> Information supplied

============================================================

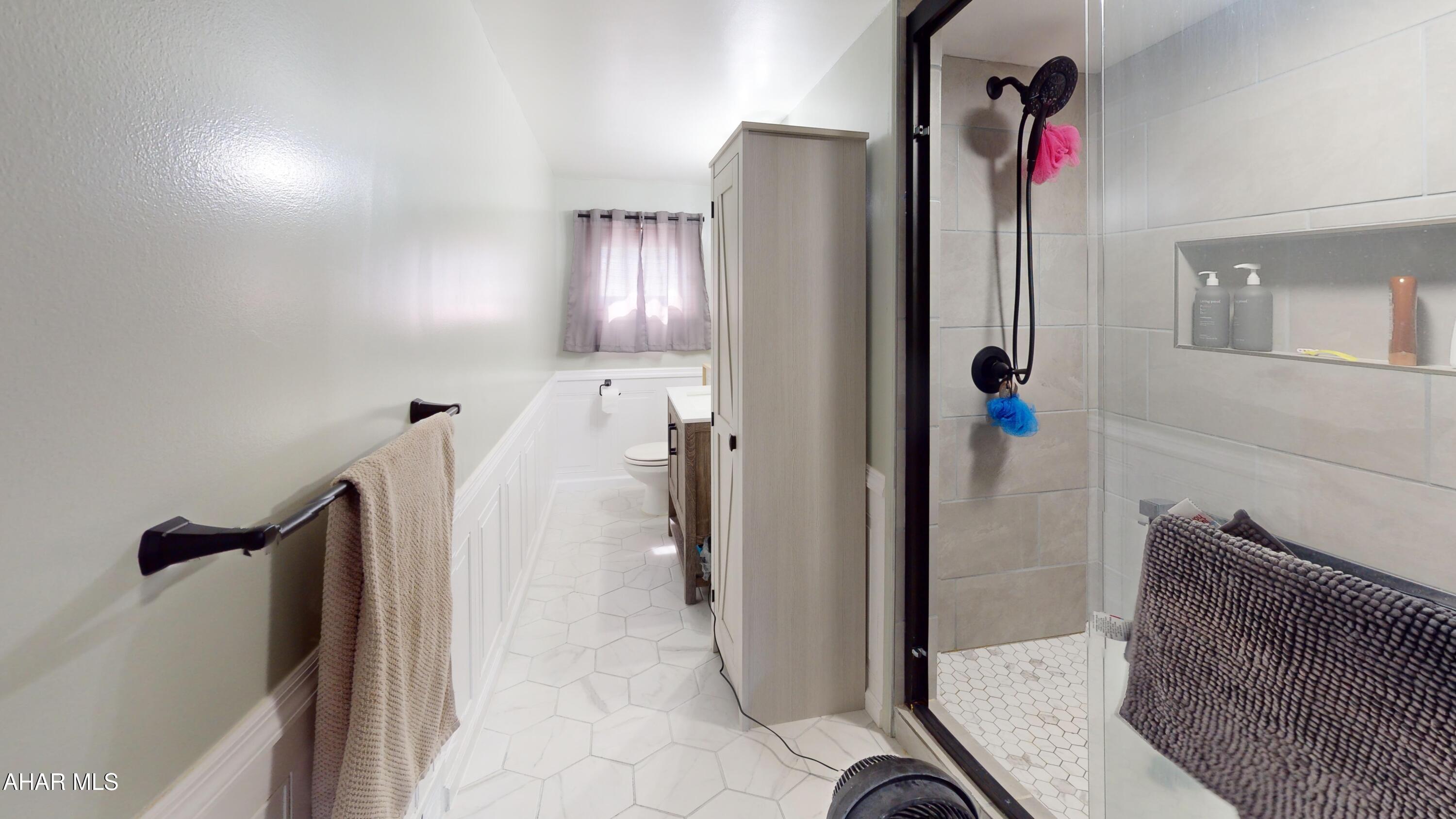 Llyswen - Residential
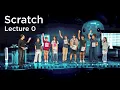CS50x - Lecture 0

============================================================

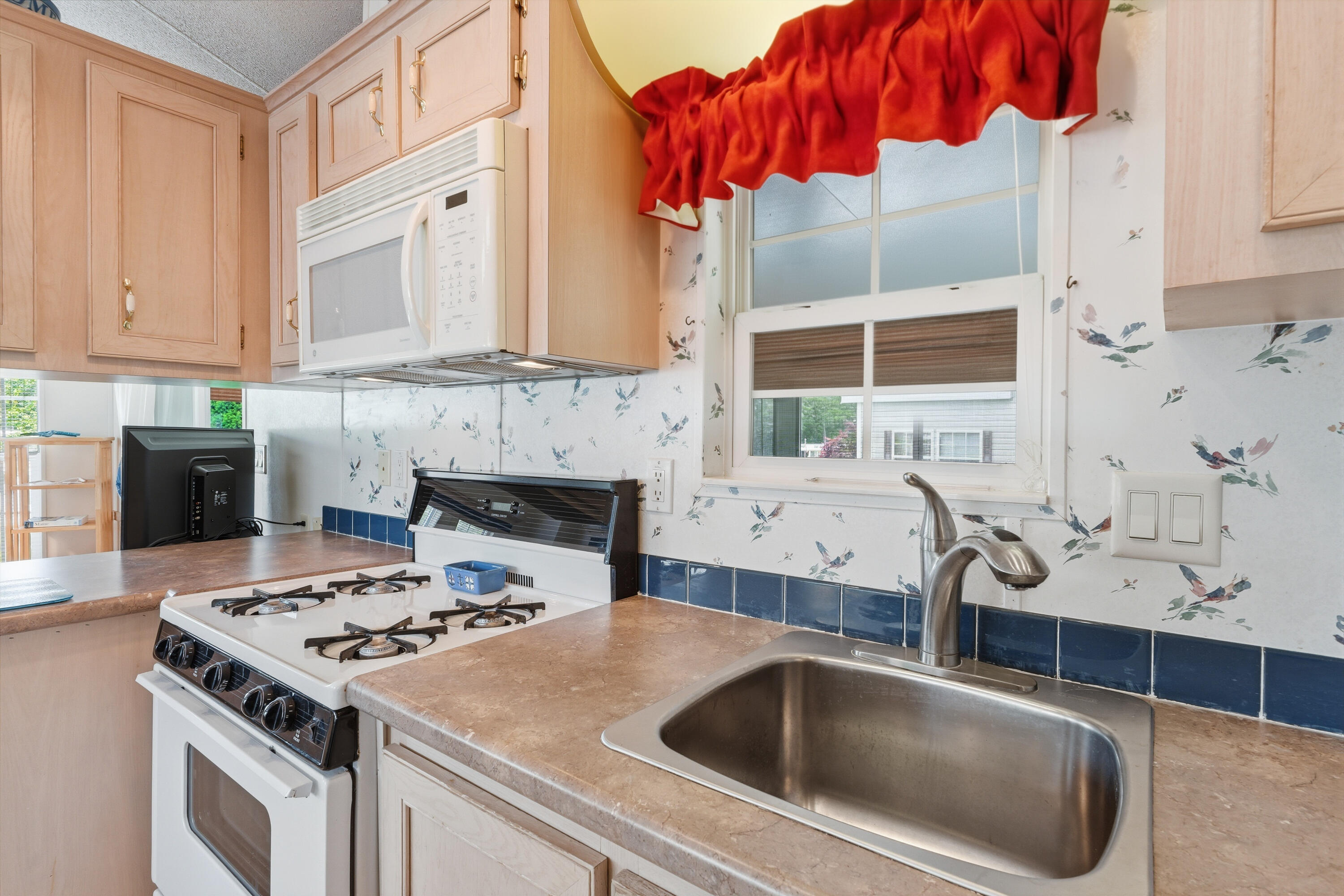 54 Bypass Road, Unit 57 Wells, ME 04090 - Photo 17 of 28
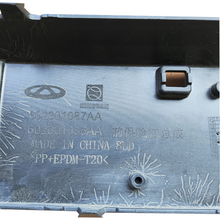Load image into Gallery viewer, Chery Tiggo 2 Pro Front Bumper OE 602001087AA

============================================================

> Exercise objective
What is needed is an exact copy of only the lines above from the one with "54 Bypass Road, Unit" to the one with "Load image into", both kept, with every picture left out.

> Worked solution
 54 Bypass Road, Unit 57 Wells, ME 04090 - Photo 17 of 28
Load image into Gallery viewer, Chery Tiggo 2 Pro Front Bumper OE 602001087AA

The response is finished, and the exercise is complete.